Understanding these mechanisms is crucial if we are to eliminate them in clinical settings, as well as in space, where they could be harmful to astronauts on long-term missions, and even simply to do good science as robotic explorers study extraterrestrial bodies.
 
However, other fungi found growing on the space station, like Penicillium, are our allies.
 
“Some of these fungi can produce useful things, like antibiotics for treating diseases,” Kalkum said “So on the space station they could actually use these as chemical machines to produce useful compounds during space travel.”

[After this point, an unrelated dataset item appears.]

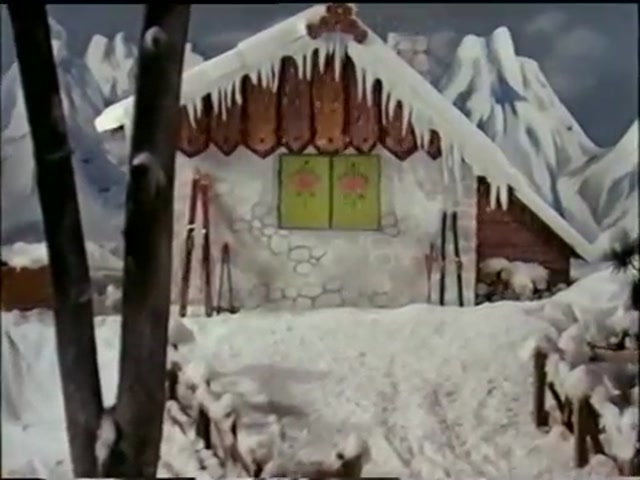1970-12-19_Sa ab 18:50 Uhr - Das Sandmännchen begleite die Kleinen wie mich ins Bett.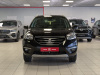 Renault Koleos 2013 Черный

The Origins of Life on Earth

“Are you familiar with the panspermia hypothesis?” Kalkum asked. 
 
Panspermia is a Greek word that means "seeds everywhere,” and this theory posits that seeds, or microscopic organisms, traveling through space might have carried these seeds to Earth and been the origin of life here.

“In the early days of the solar system, there was much more activity with meteoroids and asteroids, and if some microorganisms or biosignatures might have been able to survive space travel long enough, it could have been the way that life was brought to Earth,” said Kalkum. “We don't have evidence, but this study raises the possibility because some of these organisms are very hardy and resistant to extreme conditions.”
 
What began as a graduate student project for Chiang is not only helping us understand how microbes survive in space, it may be one small but important step toward finding an answer to an age-old question: Is there life elsewhere in the universe?